- _Dataset content_
+===+

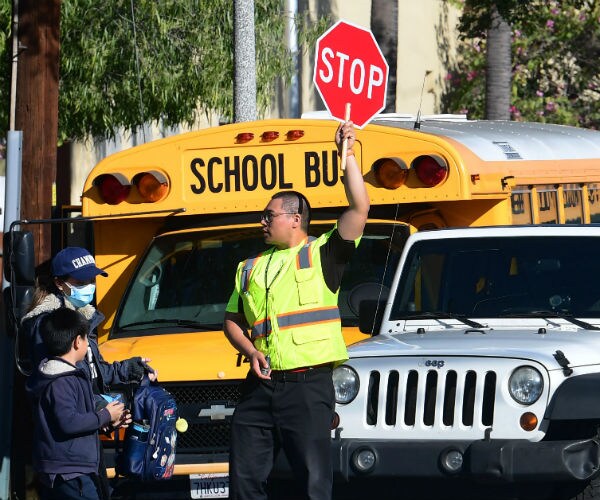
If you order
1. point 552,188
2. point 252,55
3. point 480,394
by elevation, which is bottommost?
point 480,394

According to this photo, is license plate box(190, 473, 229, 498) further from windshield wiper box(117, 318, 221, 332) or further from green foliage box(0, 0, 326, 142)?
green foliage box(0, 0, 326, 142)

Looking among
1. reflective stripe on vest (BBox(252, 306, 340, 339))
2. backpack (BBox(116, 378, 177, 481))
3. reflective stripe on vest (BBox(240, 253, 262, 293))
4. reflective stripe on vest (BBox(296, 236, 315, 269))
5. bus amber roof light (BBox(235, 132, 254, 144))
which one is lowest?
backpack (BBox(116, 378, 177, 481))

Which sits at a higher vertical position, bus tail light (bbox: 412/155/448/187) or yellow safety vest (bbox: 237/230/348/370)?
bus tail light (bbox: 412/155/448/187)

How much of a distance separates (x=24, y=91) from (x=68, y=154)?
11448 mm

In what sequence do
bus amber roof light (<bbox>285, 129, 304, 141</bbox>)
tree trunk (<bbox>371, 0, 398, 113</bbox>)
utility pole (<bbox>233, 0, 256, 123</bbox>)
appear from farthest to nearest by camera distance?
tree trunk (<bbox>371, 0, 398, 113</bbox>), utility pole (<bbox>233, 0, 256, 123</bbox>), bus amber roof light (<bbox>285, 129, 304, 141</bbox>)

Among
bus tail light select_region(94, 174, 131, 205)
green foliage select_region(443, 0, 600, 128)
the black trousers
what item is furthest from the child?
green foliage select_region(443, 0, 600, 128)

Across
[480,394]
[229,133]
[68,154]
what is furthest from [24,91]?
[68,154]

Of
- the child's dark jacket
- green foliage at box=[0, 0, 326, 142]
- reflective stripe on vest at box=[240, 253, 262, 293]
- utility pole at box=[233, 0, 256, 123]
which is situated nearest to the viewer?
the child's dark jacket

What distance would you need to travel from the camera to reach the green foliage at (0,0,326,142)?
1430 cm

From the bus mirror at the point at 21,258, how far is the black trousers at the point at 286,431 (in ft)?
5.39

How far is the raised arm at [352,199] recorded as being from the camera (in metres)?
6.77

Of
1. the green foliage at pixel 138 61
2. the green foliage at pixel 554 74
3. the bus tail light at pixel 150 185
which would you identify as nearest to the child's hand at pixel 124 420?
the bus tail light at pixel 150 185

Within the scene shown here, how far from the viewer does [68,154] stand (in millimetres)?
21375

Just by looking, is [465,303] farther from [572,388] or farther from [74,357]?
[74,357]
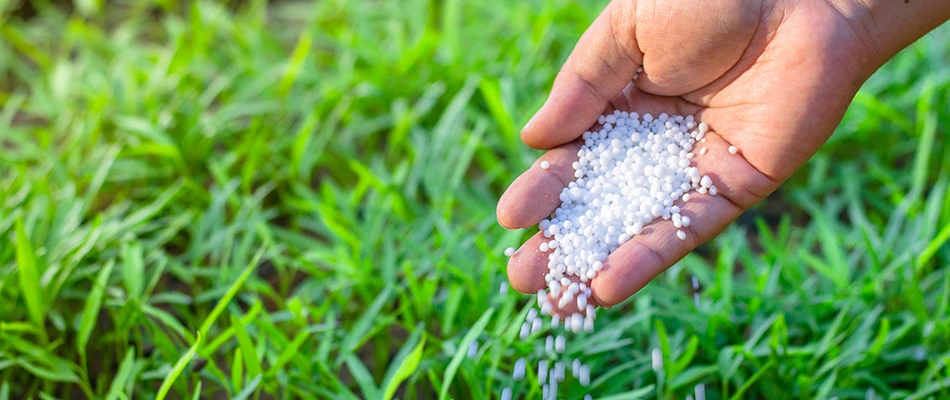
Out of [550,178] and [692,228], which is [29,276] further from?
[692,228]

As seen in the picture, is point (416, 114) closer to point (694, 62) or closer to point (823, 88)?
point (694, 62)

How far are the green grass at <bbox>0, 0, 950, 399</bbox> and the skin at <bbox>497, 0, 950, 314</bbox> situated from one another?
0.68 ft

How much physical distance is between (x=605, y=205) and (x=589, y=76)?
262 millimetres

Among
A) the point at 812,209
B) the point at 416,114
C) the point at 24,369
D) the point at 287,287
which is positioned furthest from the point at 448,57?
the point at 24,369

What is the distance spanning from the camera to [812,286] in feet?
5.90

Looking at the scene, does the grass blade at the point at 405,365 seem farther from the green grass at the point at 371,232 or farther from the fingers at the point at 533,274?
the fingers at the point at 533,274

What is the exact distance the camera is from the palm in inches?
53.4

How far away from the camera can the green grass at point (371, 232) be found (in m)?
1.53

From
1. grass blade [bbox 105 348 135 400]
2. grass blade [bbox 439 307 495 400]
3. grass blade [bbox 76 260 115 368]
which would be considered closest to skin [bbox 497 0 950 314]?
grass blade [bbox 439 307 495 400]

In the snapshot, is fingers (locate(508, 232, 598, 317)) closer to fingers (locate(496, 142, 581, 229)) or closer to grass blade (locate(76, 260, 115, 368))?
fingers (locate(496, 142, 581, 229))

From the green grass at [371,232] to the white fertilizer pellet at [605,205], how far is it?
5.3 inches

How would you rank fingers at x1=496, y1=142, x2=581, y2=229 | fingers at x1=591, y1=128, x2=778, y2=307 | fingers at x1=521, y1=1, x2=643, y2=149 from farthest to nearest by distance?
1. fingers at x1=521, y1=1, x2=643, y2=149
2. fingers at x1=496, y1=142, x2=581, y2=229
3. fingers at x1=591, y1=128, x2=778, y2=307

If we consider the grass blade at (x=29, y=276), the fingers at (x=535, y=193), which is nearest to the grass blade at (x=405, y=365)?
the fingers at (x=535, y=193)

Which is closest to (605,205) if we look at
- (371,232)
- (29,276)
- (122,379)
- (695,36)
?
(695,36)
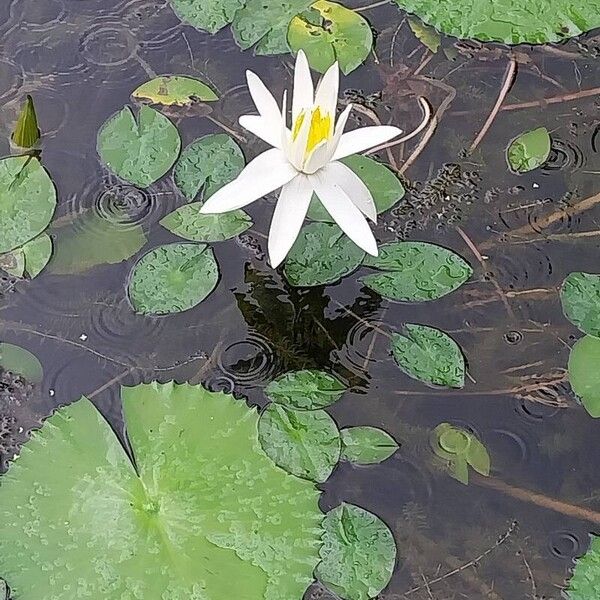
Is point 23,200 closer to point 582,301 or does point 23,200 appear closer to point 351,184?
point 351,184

+===+

- _Written problem_
Exclude all images and restate the records above word for word.

- _Exercise output_
If you order
1. point 552,188
2. point 252,55
3. point 480,394
by elevation, which is bottommost?
point 480,394

According to this photo, is license plate box(190, 473, 229, 498) further from windshield wiper box(117, 318, 221, 332) or further from green foliage box(0, 0, 326, 142)?
green foliage box(0, 0, 326, 142)

Looking among
1. reflective stripe on vest (BBox(252, 306, 340, 339))
2. backpack (BBox(116, 378, 177, 481))
3. reflective stripe on vest (BBox(240, 253, 262, 293))
4. reflective stripe on vest (BBox(296, 236, 315, 269))
5. bus amber roof light (BBox(235, 132, 254, 144))
which one is lowest?
backpack (BBox(116, 378, 177, 481))

Which sits at a higher vertical position, bus tail light (bbox: 412/155/448/187) or yellow safety vest (bbox: 237/230/348/370)?
bus tail light (bbox: 412/155/448/187)

How much of a distance separates (x=24, y=91) from (x=68, y=154)?
11448 mm

In what sequence do
bus amber roof light (<bbox>285, 129, 304, 141</bbox>)
tree trunk (<bbox>371, 0, 398, 113</bbox>)
utility pole (<bbox>233, 0, 256, 123</bbox>)
appear from farthest to nearest by camera distance?
tree trunk (<bbox>371, 0, 398, 113</bbox>), utility pole (<bbox>233, 0, 256, 123</bbox>), bus amber roof light (<bbox>285, 129, 304, 141</bbox>)

Among
bus tail light select_region(94, 174, 131, 205)
green foliage select_region(443, 0, 600, 128)
the black trousers
what item is furthest from the child?
green foliage select_region(443, 0, 600, 128)

Across
[480,394]
[229,133]
[68,154]
what is furthest from [24,91]?
[68,154]

Of
- the child's dark jacket
- green foliage at box=[0, 0, 326, 142]
- reflective stripe on vest at box=[240, 253, 262, 293]
- utility pole at box=[233, 0, 256, 123]
which is situated nearest to the viewer?
the child's dark jacket

What distance would you need to travel from the camera to reach the green foliage at (0,0,326,142)?
1430 cm

From the bus mirror at the point at 21,258, how far is the black trousers at the point at 286,431 (in ft)?
5.39

How far is the raised arm at [352,199] recorded as being from the camera (in metres)?
6.77

Of
1. the green foliage at pixel 138 61
2. the green foliage at pixel 554 74
3. the bus tail light at pixel 150 185
which would you identify as nearest to the child's hand at pixel 124 420?
the bus tail light at pixel 150 185

Within the scene shown here, how far from the viewer does [68,154] stand (in millimetres)?
21375

Just by looking, is [465,303] farther from [572,388] or farther from [74,357]?
[74,357]
Out of [550,178] and [692,228], which is [29,276] further from?
[692,228]

As seen in the picture, is point (416, 114) closer to point (694, 62) or closer to point (823, 88)?
point (694, 62)

How far are the green grass at <bbox>0, 0, 950, 399</bbox> and the skin at <bbox>497, 0, 950, 314</bbox> situated from one another?
0.68 ft

How much physical distance is between (x=605, y=205) and (x=589, y=76)?
262 millimetres

Among
A) the point at 812,209
B) the point at 416,114
C) the point at 24,369
D) the point at 287,287
which is positioned furthest from the point at 448,57?
the point at 24,369

What is the distance spanning from the camera to [812,286] in feet?
5.90

Looking at the scene, does the grass blade at the point at 405,365 seem farther from the green grass at the point at 371,232 or farther from the fingers at the point at 533,274?
the fingers at the point at 533,274

What is the exact distance the camera is from the palm in inches?
53.4

How far away from the camera can the green grass at point (371, 232) be found (in m)?
1.53

From
1. grass blade [bbox 105 348 135 400]
2. grass blade [bbox 439 307 495 400]
3. grass blade [bbox 76 260 115 368]
which would be considered closest to skin [bbox 497 0 950 314]?
grass blade [bbox 439 307 495 400]

In the snapshot, is fingers (locate(508, 232, 598, 317)) closer to fingers (locate(496, 142, 581, 229)) or closer to grass blade (locate(76, 260, 115, 368))?
fingers (locate(496, 142, 581, 229))

From the green grass at [371,232] to the white fertilizer pellet at [605,205], how far is it?
5.3 inches

How would you rank fingers at x1=496, y1=142, x2=581, y2=229 | fingers at x1=591, y1=128, x2=778, y2=307 | fingers at x1=521, y1=1, x2=643, y2=149 from farthest to nearest by distance?
1. fingers at x1=521, y1=1, x2=643, y2=149
2. fingers at x1=496, y1=142, x2=581, y2=229
3. fingers at x1=591, y1=128, x2=778, y2=307

If we consider the grass blade at (x=29, y=276), the fingers at (x=535, y=193), which is nearest to the grass blade at (x=405, y=365)?
the fingers at (x=535, y=193)

Which is closest to (605,205) if we look at
- (371,232)
- (29,276)
- (122,379)
- (695,36)
?
(695,36)
Is point 23,200 closer to point 582,301 or does point 23,200 appear closer to point 351,184?
point 351,184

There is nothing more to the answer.